Perhaps most pertinent and useful to operators and engineers is the information on efficacy of treatment — i.e., which processes can handle which contaminants.  It allows compare-and-contrast decision-making that was never so easily accessed. There are two main sections, or ways to navigate the site:

Find a Contaminant

In this section you can find your (un)desired contaminant by name, browse alphabetically, or segment by classification (chemical, microbial, or radiological). Note that there are also “Quick Links” for further research — regulatory requirements, health impacts, analytical methods (historical monitoring data), and a link to EPA’s Integrated Risk Information System (IRIS).

The “Treatment Processes” tab reveals the methods suitable for remediating the contaminant in question. These are processes that are “most commonly employed and those less commonly employed but known to be effective,” according to the EPA.

Find a Treatment Process

To discover the range of contaminants that each process can treat, it may be more useful to search by technology. Twenty-eight processes are currently covered (shown below), but the section will be expanded with time. Here, valuable process parameters such as dosing, loading rates, and contact times, as well as water-quality parameters such as temperature, pH, and turbidity can be explored.
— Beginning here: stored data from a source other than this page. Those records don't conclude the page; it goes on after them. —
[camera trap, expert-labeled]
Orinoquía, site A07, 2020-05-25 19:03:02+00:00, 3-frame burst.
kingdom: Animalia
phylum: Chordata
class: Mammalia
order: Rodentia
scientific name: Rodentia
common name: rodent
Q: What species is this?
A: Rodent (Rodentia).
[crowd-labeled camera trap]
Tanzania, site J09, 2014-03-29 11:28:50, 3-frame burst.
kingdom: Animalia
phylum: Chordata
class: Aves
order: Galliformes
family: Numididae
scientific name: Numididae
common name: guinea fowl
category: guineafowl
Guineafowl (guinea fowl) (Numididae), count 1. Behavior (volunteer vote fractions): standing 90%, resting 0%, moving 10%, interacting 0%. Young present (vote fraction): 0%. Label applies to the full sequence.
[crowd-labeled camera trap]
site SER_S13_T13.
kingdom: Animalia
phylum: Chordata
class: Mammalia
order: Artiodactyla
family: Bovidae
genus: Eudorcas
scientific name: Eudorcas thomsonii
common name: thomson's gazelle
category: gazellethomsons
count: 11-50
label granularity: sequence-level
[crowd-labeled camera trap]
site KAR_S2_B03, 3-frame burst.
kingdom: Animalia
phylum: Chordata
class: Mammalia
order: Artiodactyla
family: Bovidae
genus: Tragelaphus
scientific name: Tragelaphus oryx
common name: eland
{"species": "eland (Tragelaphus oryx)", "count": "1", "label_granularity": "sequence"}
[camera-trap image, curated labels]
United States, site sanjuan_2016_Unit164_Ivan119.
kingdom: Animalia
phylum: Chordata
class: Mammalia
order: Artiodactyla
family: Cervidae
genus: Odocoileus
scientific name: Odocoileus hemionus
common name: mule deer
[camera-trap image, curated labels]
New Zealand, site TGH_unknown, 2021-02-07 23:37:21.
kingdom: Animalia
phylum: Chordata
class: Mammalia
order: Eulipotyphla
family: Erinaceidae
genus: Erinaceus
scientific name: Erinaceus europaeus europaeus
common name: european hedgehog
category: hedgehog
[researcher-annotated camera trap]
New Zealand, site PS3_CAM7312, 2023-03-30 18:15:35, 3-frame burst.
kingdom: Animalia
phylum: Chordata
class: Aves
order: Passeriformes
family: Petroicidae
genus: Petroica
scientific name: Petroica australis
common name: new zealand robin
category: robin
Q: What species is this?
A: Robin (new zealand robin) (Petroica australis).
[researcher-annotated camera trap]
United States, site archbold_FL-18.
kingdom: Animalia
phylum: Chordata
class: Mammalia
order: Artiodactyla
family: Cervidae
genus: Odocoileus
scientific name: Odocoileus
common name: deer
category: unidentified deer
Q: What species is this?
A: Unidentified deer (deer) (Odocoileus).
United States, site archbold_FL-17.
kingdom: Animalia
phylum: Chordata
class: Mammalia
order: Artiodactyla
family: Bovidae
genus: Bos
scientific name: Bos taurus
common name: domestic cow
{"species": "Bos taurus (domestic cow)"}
There is much more to the TDB, and much more yet to come. I urge you to browse for yourself. This high-level overview was simply designed to raise awareness of a “cool tool” that the EPA has developed, as well as a nod to the agency for doing so. Often criticized for making the life of water treatment professionals more difficult, the EPA just made the research of drinking water contaminants and treatment processes a whole lot easier.